Objectives : Accurate assessment of prosthetic mechanical valve malfunction is challenging for non‐invasive and invasive techniques. We evaluated a 0.014‐inch pressure‐sensing coronary guidewire to assess mechanical valve dysfunction. Background : Several case reports have shown that transaortic pressure gradients can be recorded using a 0.014‐inch guidewire during cardiac catheterization. Methods : We performed an ex vivo study measuring the effects of sequentially crossing the center of each valve with a 6 French coronary angiographic catheter, a 0.035‐inch guidewire, and a 0.014‐inch pressure‐sensing guidewire on valve dysfunction using the following 23 mm bileaflet and tilting‐disc aortic valves: St. Jude Regent™, CarboMedics, Medtronic Hall™, and Björk‐Shiley Monostut.

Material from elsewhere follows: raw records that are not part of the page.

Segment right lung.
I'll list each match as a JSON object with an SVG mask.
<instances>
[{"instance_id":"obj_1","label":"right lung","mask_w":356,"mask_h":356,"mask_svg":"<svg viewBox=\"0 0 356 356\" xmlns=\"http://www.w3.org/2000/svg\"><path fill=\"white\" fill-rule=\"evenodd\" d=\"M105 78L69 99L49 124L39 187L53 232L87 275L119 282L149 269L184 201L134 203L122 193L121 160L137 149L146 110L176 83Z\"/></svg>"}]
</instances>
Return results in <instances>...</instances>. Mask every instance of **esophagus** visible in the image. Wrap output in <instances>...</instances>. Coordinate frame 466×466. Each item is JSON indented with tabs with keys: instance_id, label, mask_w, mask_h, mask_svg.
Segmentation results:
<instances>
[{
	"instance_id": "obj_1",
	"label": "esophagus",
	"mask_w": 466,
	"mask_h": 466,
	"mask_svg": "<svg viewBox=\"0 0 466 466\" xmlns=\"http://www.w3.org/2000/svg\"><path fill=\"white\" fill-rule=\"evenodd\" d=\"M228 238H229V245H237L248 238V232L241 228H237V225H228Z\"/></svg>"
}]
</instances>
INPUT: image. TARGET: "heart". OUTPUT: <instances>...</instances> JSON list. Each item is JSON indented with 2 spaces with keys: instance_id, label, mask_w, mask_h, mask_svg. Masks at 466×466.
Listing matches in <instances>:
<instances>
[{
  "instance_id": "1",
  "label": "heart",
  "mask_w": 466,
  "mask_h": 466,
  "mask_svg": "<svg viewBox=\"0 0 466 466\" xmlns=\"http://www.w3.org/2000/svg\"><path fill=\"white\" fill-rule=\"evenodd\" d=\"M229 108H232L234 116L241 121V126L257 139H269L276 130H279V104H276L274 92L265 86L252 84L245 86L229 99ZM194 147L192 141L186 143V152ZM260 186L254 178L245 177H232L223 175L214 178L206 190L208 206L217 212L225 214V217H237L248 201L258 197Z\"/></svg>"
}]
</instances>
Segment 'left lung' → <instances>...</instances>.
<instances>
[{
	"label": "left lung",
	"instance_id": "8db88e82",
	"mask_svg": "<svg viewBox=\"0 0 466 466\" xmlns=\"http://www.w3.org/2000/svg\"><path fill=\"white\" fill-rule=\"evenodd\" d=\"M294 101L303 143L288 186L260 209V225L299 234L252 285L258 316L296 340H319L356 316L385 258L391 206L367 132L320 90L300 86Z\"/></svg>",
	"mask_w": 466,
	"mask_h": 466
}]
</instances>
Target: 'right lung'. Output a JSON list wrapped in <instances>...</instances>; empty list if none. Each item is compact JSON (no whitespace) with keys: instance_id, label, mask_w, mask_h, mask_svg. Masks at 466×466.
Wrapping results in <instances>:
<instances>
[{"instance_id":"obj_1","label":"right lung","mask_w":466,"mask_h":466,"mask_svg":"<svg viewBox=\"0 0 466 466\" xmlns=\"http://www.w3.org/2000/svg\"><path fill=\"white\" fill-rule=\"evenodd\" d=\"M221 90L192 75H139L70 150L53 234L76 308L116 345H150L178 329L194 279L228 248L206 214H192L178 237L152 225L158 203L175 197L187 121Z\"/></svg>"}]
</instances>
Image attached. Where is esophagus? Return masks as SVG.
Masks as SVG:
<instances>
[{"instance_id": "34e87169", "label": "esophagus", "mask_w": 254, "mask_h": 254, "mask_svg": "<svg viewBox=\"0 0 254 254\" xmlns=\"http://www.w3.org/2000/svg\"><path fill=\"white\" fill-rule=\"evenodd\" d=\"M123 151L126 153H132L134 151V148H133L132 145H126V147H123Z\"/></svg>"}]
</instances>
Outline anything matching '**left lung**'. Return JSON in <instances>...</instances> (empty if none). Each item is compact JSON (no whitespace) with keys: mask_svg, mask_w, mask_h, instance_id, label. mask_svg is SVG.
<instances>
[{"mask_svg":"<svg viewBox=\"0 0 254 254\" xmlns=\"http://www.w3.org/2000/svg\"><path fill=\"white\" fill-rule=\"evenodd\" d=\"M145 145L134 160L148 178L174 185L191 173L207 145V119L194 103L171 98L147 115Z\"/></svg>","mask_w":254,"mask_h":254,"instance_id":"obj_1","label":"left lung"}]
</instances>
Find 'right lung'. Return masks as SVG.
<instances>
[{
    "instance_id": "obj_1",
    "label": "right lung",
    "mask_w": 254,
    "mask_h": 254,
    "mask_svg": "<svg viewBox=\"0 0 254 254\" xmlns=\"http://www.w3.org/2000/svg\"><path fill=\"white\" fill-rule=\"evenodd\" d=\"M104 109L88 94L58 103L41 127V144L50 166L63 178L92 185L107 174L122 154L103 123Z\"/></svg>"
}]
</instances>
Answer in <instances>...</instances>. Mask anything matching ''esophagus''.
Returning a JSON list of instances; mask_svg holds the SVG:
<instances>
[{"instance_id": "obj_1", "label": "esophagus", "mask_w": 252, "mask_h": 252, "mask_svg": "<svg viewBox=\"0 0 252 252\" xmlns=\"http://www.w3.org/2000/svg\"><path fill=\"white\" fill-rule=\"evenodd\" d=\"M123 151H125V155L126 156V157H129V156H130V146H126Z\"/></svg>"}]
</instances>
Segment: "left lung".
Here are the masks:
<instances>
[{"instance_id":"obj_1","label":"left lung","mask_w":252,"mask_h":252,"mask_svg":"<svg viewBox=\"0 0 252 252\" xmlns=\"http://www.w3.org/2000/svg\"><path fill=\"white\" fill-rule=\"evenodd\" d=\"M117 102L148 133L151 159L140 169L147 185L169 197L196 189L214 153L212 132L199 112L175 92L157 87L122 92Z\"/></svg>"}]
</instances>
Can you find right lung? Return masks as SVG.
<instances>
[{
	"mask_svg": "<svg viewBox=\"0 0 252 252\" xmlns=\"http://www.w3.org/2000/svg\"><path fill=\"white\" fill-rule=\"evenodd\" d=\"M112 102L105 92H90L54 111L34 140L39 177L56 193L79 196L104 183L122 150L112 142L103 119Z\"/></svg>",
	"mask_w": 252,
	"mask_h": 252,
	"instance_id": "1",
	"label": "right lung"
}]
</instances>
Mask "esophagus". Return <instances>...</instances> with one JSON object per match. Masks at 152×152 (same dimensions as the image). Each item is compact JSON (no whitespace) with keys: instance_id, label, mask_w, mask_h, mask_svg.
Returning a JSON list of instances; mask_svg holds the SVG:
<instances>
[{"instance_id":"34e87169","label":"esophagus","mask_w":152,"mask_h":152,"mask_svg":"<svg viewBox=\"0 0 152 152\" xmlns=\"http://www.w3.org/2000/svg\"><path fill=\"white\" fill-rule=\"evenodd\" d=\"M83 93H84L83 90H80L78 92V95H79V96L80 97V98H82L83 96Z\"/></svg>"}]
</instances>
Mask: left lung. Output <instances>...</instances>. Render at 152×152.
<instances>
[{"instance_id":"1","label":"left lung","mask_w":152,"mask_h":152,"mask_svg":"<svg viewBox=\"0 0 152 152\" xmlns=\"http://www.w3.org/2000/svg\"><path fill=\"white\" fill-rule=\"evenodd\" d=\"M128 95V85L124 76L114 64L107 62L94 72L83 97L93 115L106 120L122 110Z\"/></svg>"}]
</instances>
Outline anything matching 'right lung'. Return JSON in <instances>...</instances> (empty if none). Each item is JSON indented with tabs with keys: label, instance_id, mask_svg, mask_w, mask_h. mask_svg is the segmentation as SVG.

A left heart model pulse duplicator recorded 10 consecutive cycles. Results : For all valves, the greatest increase in valve regurgitation occurred with the 6 French catheter, causing a reduction in aortic valve back pressure and cardiac output, with an increase in leakage rate, regurgitant fraction, and energy loss. In comparison to the 0.035‐inch guidewire, the 0.014‐inch guidewire had greater regurgitation for St. Jude, lower for Medtronic Hall, and equivalent for CarboMedics and Björk‐Shiley valves. For the CarboMedics valve, the 0.035‐inch guidewire caused a significant increase in regurgitant fraction and energy loss, while the pressure wire had no change compared to baseline. Conclusions : The degree of regurgitation caused by the 0.014‐inch guidewire varies with the type of mechanical aortic valve. While prior case reports have shown that valve hemodynamics may be measured using a pressure‐sensing guidewire, valve regurgitation occurs when crossing a St. Jude, Medtronic Hall, or Björk‐Shiley aortic valve. © 2011 Wiley‐Liss, Inc.